• RECORD SET
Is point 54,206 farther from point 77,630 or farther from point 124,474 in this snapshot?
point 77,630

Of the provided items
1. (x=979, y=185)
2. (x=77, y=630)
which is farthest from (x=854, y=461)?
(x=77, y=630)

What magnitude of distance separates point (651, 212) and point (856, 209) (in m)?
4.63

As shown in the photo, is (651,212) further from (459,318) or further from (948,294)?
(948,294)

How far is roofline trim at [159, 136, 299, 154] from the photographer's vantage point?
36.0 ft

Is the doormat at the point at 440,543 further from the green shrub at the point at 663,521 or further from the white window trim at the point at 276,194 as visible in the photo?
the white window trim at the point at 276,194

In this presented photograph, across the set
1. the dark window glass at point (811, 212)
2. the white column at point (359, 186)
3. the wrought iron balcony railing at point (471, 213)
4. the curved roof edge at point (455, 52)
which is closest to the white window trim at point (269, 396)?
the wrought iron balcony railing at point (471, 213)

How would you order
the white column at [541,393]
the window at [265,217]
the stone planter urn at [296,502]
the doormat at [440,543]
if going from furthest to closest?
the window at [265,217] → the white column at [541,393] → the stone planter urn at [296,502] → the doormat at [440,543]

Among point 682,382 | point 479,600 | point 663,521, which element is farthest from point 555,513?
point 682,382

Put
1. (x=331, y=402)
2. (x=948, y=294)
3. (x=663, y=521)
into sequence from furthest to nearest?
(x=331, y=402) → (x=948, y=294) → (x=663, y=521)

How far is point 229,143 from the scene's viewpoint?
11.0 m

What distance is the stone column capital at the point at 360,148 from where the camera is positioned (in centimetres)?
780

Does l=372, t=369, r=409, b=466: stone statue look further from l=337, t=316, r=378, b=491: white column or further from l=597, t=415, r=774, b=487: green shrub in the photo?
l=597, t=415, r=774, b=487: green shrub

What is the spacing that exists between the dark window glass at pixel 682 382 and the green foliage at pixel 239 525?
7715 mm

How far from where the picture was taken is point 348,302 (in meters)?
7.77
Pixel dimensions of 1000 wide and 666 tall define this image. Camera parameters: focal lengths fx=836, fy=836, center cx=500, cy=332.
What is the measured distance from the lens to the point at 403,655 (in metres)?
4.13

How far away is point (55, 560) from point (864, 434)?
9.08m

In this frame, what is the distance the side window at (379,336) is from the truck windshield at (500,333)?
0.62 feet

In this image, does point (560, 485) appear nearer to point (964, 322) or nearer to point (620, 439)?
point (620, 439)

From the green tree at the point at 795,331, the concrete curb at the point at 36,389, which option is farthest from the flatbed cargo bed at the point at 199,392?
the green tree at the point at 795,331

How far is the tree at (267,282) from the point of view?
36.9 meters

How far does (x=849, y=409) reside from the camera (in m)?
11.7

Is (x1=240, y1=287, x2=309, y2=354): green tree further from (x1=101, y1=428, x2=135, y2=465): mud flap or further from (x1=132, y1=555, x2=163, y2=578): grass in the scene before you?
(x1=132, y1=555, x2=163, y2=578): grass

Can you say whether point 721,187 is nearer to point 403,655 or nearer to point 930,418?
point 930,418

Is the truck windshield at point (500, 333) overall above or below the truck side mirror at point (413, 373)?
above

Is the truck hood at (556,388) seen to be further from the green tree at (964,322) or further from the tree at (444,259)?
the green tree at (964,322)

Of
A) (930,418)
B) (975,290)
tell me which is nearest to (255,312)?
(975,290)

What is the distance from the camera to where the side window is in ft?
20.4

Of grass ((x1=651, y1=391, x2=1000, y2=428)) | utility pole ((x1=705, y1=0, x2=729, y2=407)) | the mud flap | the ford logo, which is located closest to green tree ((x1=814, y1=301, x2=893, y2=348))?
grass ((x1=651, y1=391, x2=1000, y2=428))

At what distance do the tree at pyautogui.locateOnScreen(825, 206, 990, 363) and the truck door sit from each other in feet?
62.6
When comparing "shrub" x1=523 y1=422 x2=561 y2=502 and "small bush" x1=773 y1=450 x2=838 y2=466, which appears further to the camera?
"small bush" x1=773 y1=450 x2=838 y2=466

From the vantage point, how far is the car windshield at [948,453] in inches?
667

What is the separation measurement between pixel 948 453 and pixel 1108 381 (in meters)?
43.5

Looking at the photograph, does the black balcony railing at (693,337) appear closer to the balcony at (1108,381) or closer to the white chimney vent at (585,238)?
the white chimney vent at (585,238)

• STATED EXERCISE
Return each entry from above without altering a single character.

• WRITTEN SOLUTION
Is point 54,206 farther from point 77,630 or farther from point 124,474 in this snapshot?
point 77,630

Of the provided items
1. (x=979, y=185)
2. (x=77, y=630)
which is farthest from (x=854, y=461)?
(x=77, y=630)

What magnitude of distance separates point (651, 212) and point (856, 209) (in m)?
4.63

As shown in the photo, is (651,212) further from (459,318) or further from (948,294)?
(948,294)

How far is roofline trim at [159, 136, 299, 154] from the photographer's vantage point?
36.0 ft

Is the doormat at the point at 440,543 further from the green shrub at the point at 663,521 or further from the white window trim at the point at 276,194 as visible in the photo?
the white window trim at the point at 276,194

In this presented photograph, across the set
1. the dark window glass at point (811, 212)
2. the white column at point (359, 186)
3. the wrought iron balcony railing at point (471, 213)
4. the curved roof edge at point (455, 52)
which is closest to the white window trim at point (269, 396)?
the wrought iron balcony railing at point (471, 213)

How would you order
the white column at [541,393]
the window at [265,217]
the stone planter urn at [296,502]
the doormat at [440,543]
if going from furthest to closest?
the window at [265,217] → the white column at [541,393] → the stone planter urn at [296,502] → the doormat at [440,543]

Among point 682,382 | point 479,600 | point 663,521, which element is farthest from point 555,513?
point 682,382

Put
1. (x=331, y=402)
2. (x=948, y=294)
3. (x=663, y=521)
into sequence from furthest to nearest?
(x=331, y=402) → (x=948, y=294) → (x=663, y=521)

How far is point 229,143 from the scene's viewpoint?
11.0 m

What distance is the stone column capital at the point at 360,148 from where the camera is positioned (in centimetres)?
780

Does l=372, t=369, r=409, b=466: stone statue look further from l=337, t=316, r=378, b=491: white column or further from l=597, t=415, r=774, b=487: green shrub in the photo?
l=597, t=415, r=774, b=487: green shrub

What is the spacing that exists between the dark window glass at pixel 682 382 and the green foliage at pixel 239 525?
7715 mm

How far from where the picture was taken is point 348,302 (in meters)?
7.77
Pixel dimensions of 1000 wide and 666 tall define this image. Camera parameters: focal lengths fx=836, fy=836, center cx=500, cy=332.
What is the measured distance from the lens to the point at 403,655 (in metres)?
4.13

How far away is point (55, 560) from point (864, 434)?
9.08m

In this frame, what is the distance the side window at (379,336) is from the truck windshield at (500,333)?
0.62 feet

In this image, does point (560, 485) appear nearer to point (964, 322) or nearer to point (620, 439)?
point (620, 439)

From the green tree at the point at 795,331, the concrete curb at the point at 36,389, which option is farthest from the flatbed cargo bed at the point at 199,392?
the green tree at the point at 795,331

How far is the tree at (267,282) from the point of view?
36.9 meters

How far does (x=849, y=409) reside from the camera (in m)?
11.7

Is (x1=240, y1=287, x2=309, y2=354): green tree further from (x1=101, y1=428, x2=135, y2=465): mud flap or further from (x1=132, y1=555, x2=163, y2=578): grass in the scene before you?
(x1=132, y1=555, x2=163, y2=578): grass

Can you say whether point 721,187 is nearer to point 403,655 or nearer to point 930,418?
point 930,418

Is the truck windshield at point (500, 333) overall above or below the truck side mirror at point (413, 373)?
above

Is the truck hood at (556,388) seen to be further from the green tree at (964,322) or further from the tree at (444,259)?
the green tree at (964,322)

Of
A) (930,418)
B) (975,290)
tell me which is nearest to (255,312)?
(975,290)

What is the distance from the camera to where the side window is in ft?
20.4

Of grass ((x1=651, y1=391, x2=1000, y2=428)) | utility pole ((x1=705, y1=0, x2=729, y2=407)) | the mud flap | the ford logo, which is located closest to green tree ((x1=814, y1=301, x2=893, y2=348))?
grass ((x1=651, y1=391, x2=1000, y2=428))

At what distance do the tree at pyautogui.locateOnScreen(825, 206, 990, 363) and the truck door sit from each other in feet?
62.6
When comparing "shrub" x1=523 y1=422 x2=561 y2=502 and "small bush" x1=773 y1=450 x2=838 y2=466, which appears further to the camera?
"small bush" x1=773 y1=450 x2=838 y2=466

From the vantage point, how far is the car windshield at [948,453] in inches?
667

What is the separation measurement between pixel 948 453 and pixel 1108 381 (in meters)?
43.5

Looking at the photograph, does the black balcony railing at (693,337) appear closer to the balcony at (1108,381) or closer to the white chimney vent at (585,238)?
the white chimney vent at (585,238)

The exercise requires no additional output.